We found no significant difference in treatment effect between skills training as an add-on to treatment and waitlist or no-intervention control group comparators, neither for end-of-treatment symptoms of PTSD (three trials, low certainty) or Disturbances in Self-Organisation (three trials, low certainty). All results can be found in online supplemental G, table S5.

Certainty of evidence

The overall certainty of evidence was considered low for skills training as an add-on to treatment, due to risk of bias, imprecision and/or indirectness. See online supplemental G, table S5.

Evidence-based recommendations

No significant differences in beneficial or harmful effects were found between skills training as an add-on to treatment and the treatment alone (PE, imagery rescripting, and TAU). Patient preferences were unknown. Though evidence was limited, clinical experts stressed the need for treatment guidance for this prevalent mental health service population. The guideline panel provided a weak recommendation for offering psychotherapy with or without skills training as an add-on intervention for C-PTSD. For complete research recommendations, see online supplemental B.

Discussion

Summary of findings and recommendations

Q1: The review identified 31 RCTs addressing trauma-focused psychotherapy for patients with adult PTSD and found no significant differences in symptom reduction or attrition rates between trauma-focused psychotherapy with or without exposure. As both approaches showed comparable effectiveness, a weak recommendation advises clinicians to offer either option while emphasising patient involvement in treatment decisions (cf. the potentially overwhelming effects of exposure therapy).

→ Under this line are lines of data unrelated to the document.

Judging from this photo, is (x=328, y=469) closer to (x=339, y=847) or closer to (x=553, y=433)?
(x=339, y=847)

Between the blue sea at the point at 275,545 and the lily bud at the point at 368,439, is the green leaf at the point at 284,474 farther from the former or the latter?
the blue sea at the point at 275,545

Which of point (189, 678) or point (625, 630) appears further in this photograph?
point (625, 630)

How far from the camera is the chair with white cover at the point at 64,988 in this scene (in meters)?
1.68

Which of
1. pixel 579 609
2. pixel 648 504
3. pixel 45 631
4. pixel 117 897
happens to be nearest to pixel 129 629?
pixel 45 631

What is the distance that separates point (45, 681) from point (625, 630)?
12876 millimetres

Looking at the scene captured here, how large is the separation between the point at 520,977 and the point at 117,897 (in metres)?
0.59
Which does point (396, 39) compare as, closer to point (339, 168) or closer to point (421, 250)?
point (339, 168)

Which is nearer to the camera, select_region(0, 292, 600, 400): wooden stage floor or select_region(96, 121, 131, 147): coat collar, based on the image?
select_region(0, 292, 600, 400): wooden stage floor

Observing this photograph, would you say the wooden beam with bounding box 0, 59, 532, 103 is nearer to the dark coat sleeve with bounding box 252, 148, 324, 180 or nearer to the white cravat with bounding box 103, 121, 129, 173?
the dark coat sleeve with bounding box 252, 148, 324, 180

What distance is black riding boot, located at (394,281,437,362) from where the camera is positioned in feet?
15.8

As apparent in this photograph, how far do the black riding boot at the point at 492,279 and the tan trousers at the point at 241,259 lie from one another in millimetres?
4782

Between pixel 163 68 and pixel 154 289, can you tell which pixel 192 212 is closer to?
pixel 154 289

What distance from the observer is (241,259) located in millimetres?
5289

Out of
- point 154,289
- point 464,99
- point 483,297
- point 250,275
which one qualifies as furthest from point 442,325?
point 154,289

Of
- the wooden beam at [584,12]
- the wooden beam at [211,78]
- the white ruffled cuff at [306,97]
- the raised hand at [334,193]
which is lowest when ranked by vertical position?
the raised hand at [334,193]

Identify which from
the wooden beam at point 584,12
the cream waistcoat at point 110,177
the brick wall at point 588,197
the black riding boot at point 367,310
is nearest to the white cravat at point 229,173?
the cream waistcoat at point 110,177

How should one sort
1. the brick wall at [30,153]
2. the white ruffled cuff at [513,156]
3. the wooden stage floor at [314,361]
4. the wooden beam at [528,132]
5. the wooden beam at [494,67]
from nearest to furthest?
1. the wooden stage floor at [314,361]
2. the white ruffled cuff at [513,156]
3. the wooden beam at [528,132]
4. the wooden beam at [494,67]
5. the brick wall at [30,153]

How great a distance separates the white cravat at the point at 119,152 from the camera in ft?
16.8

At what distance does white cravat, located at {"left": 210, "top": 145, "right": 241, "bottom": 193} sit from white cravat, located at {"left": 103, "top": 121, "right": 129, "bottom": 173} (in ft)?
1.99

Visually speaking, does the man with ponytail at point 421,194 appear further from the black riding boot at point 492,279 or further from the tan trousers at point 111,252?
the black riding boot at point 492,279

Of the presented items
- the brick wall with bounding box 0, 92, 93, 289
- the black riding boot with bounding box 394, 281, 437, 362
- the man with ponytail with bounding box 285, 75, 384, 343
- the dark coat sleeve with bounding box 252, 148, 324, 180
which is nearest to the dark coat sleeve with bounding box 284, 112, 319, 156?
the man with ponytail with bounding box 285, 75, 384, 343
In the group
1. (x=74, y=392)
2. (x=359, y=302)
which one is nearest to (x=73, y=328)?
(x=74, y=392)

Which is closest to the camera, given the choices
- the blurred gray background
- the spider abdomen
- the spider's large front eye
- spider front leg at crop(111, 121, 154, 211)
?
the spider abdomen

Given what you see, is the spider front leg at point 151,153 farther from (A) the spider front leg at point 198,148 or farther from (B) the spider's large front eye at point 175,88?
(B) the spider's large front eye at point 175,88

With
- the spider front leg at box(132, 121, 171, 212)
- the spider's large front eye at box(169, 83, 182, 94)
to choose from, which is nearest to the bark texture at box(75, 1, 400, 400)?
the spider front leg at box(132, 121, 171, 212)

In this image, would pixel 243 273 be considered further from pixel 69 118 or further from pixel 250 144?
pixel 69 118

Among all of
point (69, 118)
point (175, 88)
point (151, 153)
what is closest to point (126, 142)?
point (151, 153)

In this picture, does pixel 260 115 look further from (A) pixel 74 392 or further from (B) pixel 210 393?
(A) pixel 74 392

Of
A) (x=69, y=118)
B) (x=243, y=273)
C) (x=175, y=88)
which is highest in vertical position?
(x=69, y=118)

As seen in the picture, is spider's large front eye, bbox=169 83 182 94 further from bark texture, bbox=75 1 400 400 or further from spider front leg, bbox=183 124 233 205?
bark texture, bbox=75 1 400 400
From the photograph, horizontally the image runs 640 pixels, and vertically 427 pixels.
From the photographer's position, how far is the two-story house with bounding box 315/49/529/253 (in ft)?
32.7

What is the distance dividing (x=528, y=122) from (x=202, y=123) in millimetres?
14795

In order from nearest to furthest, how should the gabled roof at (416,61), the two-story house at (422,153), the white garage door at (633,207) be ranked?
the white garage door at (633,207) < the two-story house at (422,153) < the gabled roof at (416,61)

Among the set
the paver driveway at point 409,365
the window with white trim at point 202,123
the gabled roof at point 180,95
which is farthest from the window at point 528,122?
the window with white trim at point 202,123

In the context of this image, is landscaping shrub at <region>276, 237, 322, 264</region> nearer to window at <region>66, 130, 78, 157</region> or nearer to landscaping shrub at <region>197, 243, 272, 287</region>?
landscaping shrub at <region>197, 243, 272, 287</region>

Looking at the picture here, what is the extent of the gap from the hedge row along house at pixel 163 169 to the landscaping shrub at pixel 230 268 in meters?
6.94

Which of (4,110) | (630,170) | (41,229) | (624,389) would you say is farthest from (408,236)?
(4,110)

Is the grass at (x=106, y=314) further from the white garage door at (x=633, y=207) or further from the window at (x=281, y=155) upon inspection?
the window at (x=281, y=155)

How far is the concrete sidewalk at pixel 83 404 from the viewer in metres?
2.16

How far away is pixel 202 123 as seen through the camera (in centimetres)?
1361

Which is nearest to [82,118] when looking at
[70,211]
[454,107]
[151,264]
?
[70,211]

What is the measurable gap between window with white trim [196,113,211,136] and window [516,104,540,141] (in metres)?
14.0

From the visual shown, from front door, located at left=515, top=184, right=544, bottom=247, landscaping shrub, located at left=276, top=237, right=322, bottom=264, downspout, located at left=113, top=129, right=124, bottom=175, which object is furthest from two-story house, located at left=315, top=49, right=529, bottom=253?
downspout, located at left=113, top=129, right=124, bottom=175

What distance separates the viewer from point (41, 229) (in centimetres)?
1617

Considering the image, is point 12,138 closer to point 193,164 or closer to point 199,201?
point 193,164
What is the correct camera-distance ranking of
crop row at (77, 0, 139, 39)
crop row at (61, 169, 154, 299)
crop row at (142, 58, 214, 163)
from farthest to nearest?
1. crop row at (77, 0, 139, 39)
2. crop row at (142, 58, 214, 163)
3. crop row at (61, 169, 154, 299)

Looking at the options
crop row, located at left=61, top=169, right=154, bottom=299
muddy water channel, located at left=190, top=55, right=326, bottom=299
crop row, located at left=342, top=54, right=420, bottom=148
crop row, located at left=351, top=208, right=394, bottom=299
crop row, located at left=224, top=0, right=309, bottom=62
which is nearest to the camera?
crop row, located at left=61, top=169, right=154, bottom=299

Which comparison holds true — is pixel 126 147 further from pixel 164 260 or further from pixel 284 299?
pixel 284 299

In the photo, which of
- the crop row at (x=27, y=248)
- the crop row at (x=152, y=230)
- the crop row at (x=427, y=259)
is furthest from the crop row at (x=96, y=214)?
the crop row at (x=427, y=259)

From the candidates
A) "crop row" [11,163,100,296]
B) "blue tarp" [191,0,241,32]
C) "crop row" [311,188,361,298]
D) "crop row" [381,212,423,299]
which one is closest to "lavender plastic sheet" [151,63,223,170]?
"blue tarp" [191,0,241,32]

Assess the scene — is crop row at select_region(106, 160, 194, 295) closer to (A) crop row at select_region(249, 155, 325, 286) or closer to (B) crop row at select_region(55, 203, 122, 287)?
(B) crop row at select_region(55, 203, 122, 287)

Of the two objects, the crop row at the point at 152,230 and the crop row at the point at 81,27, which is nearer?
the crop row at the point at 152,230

Q2: Seven RCTs examining psychotherapies for PTSD with comorbid BPD were identified, supporting DBT-for-PTSD as a promising treatment, comparable to CPT in reducing PTSD symptoms and superior in addressing BPD symptoms and self-harming behaviours. Despite low certainty of the evidence, DBT-for-PTSD received a weak recommendation, with the guideline panel stressing the need for further research.

Q3: The review identified 55 RCTs investigating PTSD with comorbid depression. Mindfulness and body-focused psychotherapies, PE, NET and CPT were found to be the most promising treatments for this population, improving both PTSD and depressive symptoms. However, since the certainty of evidence was considered low, only a weak recommendation was provided for their use. Due to uncertainty about its effectiveness, the guideline panel recommended against PCT for PTSD with depression.

Q4: Only three RCTs were identified for PTSD with dissociative symptoms and demonstrated no significant differences between treatments and comparators across outcomes. With very low certainty of the evidence, further rigorous studies are recommended to guide optimal treatment strategies, including integrating interventions targeting dissociative symptoms alongside PTSD treatment. To guide treatment for this prevalent mental health service population, the guideline panel issued a consensus-based ‘good practice’ recommendation for integrating interventions targeting dissociative symptoms alongside PTSD treatment.

Q5: Five RCTs examining psychotherapies for C-PTSD (ICD-11) were identified. The results suggested no significant benefits of skills training as an add-on over active interventions without the add-on. To guide treatment for this prevalent mental health service population, the guideline panel reached a weak recommendation for using Skills Training as an add-on to treatment was provided; however, they emphasised the need for more robust studies to guide clinical practice.

The results in context

Q1: A previous systematic review43 supports our findings that trauma-focused psychotherapies with or without exposure are equally effective, and that treatment should be tailored to the patients’ preferences. We reached this result by dichotomising trauma-focused interventions into absence of exposure or low-intensity exposure versus high-intensity exposure. This procedure adds valuable information compared with grouping all trauma-focused therapies as done in previous reviews.22 47 However, this approach may have failed to capture the full spectrum of exposure strategies and intensities in PTSD treatments,48 which may also explain why our subgroup analysis did not support superior effects of interventions considered effective for the treatment of PTSD (eg, CPT, EMDR) over trauma-focused psychotherapies with exposure.47 48 Importantly, our findings address barriers for implementing exposure, demonstrating equal attrition levels across exposure and non-exposure interventions.22

Q2: In line with previous research,44 49 50 DBT emerged as a promising treatment for individuals with PTSD and co-occurring BPD. Our review did not support a previous clinical guideline which endorsed NET for this population.31 Importantly, the overall scarcity of research and absence of studies for personality disorders other than BPD highlights the need for further research to inform treatment planning.16 31 50

Q3: The results indicated beneficial effects in particular of NET and mindfulness and body-focused psychotherapies, but also for PE and CPT for PTSD and co-occurring depression. These interventions are also recommended in existing guidelines for simple PTSD.29–32 However, these guidelines recommend the same interventions used for patients with and without co-occurring depression,32 51 for example, CBT and EMDR, or sequential treatment depending on the severity of PTSD versus depression.30 Our clinical guideline expands these recommendations by being the first to assess how the two diagnoses might most effectively be treated concurrently. Our findings support the efficacy of mindfulness or body-focused interventions, PE, NET and CPT for PTSD and co-occurring depression, whereas the evidence for CBT’s and EMDR’s effectiveness was inconclusive, highlighting the need for further research on this population.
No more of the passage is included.